How do You Balance a Flywheel?

by pumaracing.co.uk

If the flange on the flywheel, or your car wheel, has a burr on it the location will be off centre. Even if there is no burr there is a margin for error when two cones get screwed together as to how they grip the item between them. My system uses a custom made mandrel for each type of flywheel which is a press fit into the central hole. Yes it’s a considerable degree of buggeration factor rather than relying on a universal mount but it means you get precise and repeatable results.

My colleague lightens and balances a lot of flywheels for performance customers but has no balancing system himself so he farms that out. I took my system down there to show him how to make one himself so he could save the £2000 to £3000 a year he spends on this third party service. The first thing we did was find a couple of standard flywheels and check how well they were balanced at the factory. As expected they were spot on because OE car makers use very expensive equipment tailored exactly for the engines they build. My system measures in terms of grimes at the flywheel rim and in both cases there was less than 1 grime error at about a 5 inch radius. Basically nothing measurable.

Then we looked at 2 flywheels he’d lightened but not yet sent away for balancing and 4 which had come back from the balancers but not yet been sent out to customers.

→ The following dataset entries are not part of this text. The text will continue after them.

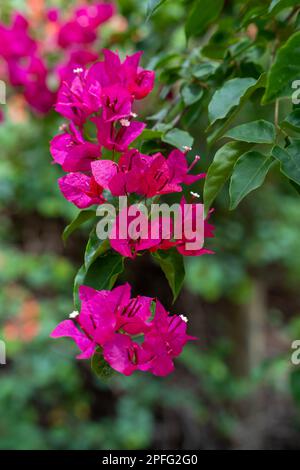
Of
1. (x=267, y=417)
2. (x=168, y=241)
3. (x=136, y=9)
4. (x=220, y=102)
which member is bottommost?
(x=267, y=417)

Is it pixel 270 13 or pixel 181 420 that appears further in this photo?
pixel 181 420

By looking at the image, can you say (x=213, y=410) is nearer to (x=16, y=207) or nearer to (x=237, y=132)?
(x=16, y=207)

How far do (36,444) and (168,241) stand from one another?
1.37 meters

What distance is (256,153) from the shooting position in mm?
479

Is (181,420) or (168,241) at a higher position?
(168,241)

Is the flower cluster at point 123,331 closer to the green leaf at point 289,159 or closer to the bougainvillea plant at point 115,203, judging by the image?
the bougainvillea plant at point 115,203

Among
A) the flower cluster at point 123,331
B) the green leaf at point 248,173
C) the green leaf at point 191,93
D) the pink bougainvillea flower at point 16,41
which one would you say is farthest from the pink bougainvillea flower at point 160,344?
the pink bougainvillea flower at point 16,41

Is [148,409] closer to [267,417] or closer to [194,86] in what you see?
[267,417]

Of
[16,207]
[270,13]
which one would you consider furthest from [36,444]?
[270,13]

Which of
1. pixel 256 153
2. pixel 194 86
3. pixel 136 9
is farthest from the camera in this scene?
pixel 136 9

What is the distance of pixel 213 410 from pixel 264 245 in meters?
0.59

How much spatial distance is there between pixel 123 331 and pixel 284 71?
23 cm

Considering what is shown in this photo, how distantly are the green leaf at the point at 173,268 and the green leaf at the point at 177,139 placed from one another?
92 mm

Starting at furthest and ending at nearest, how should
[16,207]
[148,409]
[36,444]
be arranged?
1. [16,207]
2. [148,409]
3. [36,444]
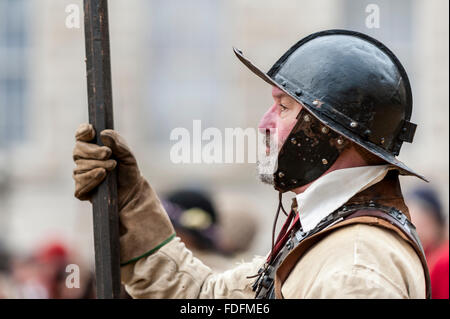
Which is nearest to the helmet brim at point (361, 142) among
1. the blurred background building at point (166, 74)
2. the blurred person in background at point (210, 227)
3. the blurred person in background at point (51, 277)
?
the blurred person in background at point (210, 227)

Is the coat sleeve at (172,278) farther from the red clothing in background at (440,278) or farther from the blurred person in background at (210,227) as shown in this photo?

The 2 which had been machined but not yet balanced had errors of about 2 gramme at the rim which is pretty good. It shows that when machining the flywheels on the lathe he’d clocked them up concentric and removed metal evenly so they didn’t go out of balance much. They’d actually have been fine to just put back on the engine.

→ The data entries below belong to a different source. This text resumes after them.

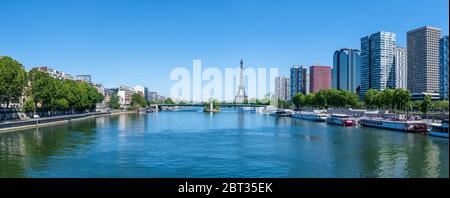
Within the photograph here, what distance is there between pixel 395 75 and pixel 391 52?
429 centimetres

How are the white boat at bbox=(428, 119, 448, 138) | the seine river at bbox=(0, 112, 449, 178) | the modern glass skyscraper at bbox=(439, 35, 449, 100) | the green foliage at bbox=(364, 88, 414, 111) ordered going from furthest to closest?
1. the modern glass skyscraper at bbox=(439, 35, 449, 100)
2. the green foliage at bbox=(364, 88, 414, 111)
3. the white boat at bbox=(428, 119, 448, 138)
4. the seine river at bbox=(0, 112, 449, 178)

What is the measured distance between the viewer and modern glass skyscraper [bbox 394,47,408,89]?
73688 millimetres

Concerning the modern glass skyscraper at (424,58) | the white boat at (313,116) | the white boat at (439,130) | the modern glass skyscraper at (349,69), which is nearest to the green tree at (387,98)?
the white boat at (313,116)

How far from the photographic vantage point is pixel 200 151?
16.3m

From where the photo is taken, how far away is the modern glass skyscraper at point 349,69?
86938mm

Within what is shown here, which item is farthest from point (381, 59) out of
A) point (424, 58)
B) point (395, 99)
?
point (395, 99)

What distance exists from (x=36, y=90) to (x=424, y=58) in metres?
55.3

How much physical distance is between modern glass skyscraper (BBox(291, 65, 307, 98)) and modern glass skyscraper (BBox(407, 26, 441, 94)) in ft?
125

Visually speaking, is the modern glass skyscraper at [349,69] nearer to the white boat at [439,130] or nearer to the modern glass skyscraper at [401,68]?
the modern glass skyscraper at [401,68]

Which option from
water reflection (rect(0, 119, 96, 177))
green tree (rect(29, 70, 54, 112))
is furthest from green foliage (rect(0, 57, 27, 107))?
water reflection (rect(0, 119, 96, 177))

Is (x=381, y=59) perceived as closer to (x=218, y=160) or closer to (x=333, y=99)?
(x=333, y=99)

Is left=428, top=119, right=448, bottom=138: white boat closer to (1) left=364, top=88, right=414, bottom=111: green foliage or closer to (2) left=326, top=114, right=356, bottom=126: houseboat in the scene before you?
(2) left=326, top=114, right=356, bottom=126: houseboat

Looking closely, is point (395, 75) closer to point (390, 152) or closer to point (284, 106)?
point (284, 106)
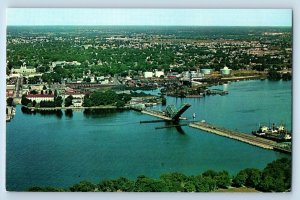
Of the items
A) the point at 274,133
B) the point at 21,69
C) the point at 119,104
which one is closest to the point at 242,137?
the point at 274,133

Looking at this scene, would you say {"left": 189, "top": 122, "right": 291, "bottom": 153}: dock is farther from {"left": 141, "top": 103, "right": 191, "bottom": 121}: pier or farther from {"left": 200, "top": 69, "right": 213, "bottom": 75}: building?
{"left": 200, "top": 69, "right": 213, "bottom": 75}: building

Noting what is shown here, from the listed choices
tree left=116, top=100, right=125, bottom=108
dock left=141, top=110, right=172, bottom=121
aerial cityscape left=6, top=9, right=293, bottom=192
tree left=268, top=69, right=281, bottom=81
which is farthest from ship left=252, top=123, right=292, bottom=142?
tree left=116, top=100, right=125, bottom=108

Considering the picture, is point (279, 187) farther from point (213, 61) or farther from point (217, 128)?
point (213, 61)

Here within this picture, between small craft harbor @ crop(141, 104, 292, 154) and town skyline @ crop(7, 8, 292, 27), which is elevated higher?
town skyline @ crop(7, 8, 292, 27)

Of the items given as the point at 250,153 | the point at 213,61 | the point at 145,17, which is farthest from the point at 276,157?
the point at 145,17

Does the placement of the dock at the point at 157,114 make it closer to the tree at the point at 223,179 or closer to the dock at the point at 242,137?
the dock at the point at 242,137

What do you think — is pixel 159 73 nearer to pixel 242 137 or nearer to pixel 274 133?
pixel 242 137
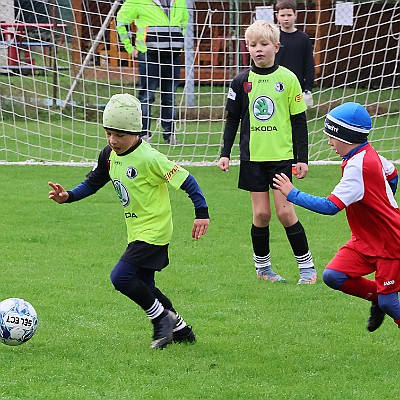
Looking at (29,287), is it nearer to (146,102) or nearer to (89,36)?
(146,102)

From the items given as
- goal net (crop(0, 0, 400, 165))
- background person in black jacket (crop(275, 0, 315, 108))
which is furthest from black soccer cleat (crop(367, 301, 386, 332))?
goal net (crop(0, 0, 400, 165))

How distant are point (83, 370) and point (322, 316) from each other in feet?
5.59

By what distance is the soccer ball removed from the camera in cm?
477

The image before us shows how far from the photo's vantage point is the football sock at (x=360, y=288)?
198 inches

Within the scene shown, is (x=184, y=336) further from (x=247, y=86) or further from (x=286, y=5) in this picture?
(x=286, y=5)

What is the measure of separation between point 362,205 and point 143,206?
3.76ft

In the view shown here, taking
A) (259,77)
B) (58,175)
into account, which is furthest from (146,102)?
(259,77)

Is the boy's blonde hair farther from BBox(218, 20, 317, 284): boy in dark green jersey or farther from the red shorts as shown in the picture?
the red shorts

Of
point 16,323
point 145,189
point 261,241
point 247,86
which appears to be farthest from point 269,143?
point 16,323

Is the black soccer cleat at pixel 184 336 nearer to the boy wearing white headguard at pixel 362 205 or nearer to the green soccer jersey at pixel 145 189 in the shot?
the green soccer jersey at pixel 145 189

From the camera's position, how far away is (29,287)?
6.14m

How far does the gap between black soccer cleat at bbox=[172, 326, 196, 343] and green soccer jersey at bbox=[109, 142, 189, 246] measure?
486mm

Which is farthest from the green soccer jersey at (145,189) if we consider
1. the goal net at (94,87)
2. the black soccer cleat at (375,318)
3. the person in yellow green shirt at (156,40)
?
the person in yellow green shirt at (156,40)

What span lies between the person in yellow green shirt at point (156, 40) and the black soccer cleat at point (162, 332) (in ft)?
23.1
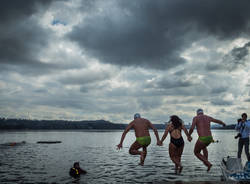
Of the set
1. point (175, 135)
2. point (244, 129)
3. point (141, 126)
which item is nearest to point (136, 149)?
point (141, 126)

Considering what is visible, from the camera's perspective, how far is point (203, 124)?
1405cm

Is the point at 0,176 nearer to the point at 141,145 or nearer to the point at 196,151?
the point at 141,145

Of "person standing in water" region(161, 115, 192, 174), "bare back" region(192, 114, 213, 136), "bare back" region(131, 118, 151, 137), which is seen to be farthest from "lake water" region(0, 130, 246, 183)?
"bare back" region(192, 114, 213, 136)

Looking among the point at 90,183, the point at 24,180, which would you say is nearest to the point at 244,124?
the point at 90,183

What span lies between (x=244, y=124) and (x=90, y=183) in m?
12.8

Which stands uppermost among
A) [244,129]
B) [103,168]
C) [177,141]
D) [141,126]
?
[141,126]

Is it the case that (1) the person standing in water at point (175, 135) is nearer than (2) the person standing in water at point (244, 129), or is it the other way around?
(1) the person standing in water at point (175, 135)

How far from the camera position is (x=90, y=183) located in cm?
2061

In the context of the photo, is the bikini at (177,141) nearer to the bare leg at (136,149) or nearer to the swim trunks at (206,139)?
the swim trunks at (206,139)

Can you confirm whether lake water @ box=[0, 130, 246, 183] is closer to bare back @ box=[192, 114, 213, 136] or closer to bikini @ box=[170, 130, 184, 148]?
bikini @ box=[170, 130, 184, 148]

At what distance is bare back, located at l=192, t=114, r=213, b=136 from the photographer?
14016 mm

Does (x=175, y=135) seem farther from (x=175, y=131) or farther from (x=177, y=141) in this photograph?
(x=177, y=141)

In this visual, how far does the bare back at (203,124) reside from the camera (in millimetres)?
14016

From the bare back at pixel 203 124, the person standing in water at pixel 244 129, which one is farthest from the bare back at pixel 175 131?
the person standing in water at pixel 244 129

The 4 which had been balanced by this supposed specialist he farmed this work out to were a completely different story. The best was 3 grammes out and the worst was 8 grammes, enough to seriously upset a high rpm engine. About ten times as bad as OE factory balancing. In other words the balancing was actually making the flywheels worse than after he’d machined them but not balanced them.

As we checked each one his face fell further and further. It became apparent he’d been spending a lot of money for year after year to make his product worse rather than better. How a specialist in balancing could make flywheels so much worse than standard is debatable. Either a faulty machine or more likely a faulty mounting system with defective or worn cones.

There’s an old saying. If you want a job done properly do it yourself but of course if you could do that you wouldn’t need people like me. But what sort of standard of work are you getting when you entrust your engine to reputed engine builders in this country? By my measurements not a very good one.

I could take the opportunity here to add a bit about methods of balancing flywheels. Contrary to popular belief it’s certainly not necessary, or even always helpful, to balance a flywheel on the crankshaft it’s going to be used on except perhaps for extraordinarily high revving and delicate race engines. Unless the flywheel is tightly dowelled to the crank it’s going to sit in a slightly different place every time it’s fitted anyway. There will always be a small amount of play between the crank spigot the flywheel sits on to centralise it and also between the flywheel bolts and their holes in the flywheel.

Now we’re only talking a thou or so of possible movement but that’s enough to make it pointless trying to achieve any better level of accuracy than by balancing the flywheel on a proper mandrel in its central hole. At least you then know the flywheel itself is in perfect balance and it will run very close to that on any crank it’s then fitted to. That’s certainly the way all production flywheels are balanced anyway.

My own balancing system is accurate enough to detect the effects of tiny offsets like that such as a flywheel sitting a thou off its true centre. It makes less than a gramme of difference and frankly it’s not worth fretting about. In fact none of the flywheels that were being balanced incorrectly by the specialist my colleague above was using ever caused a customer to note any engine vibration so I think you can conclude that most engines simply aren’t that sensitive to a few grammes error in balance, not of course that it’s an ideal situation.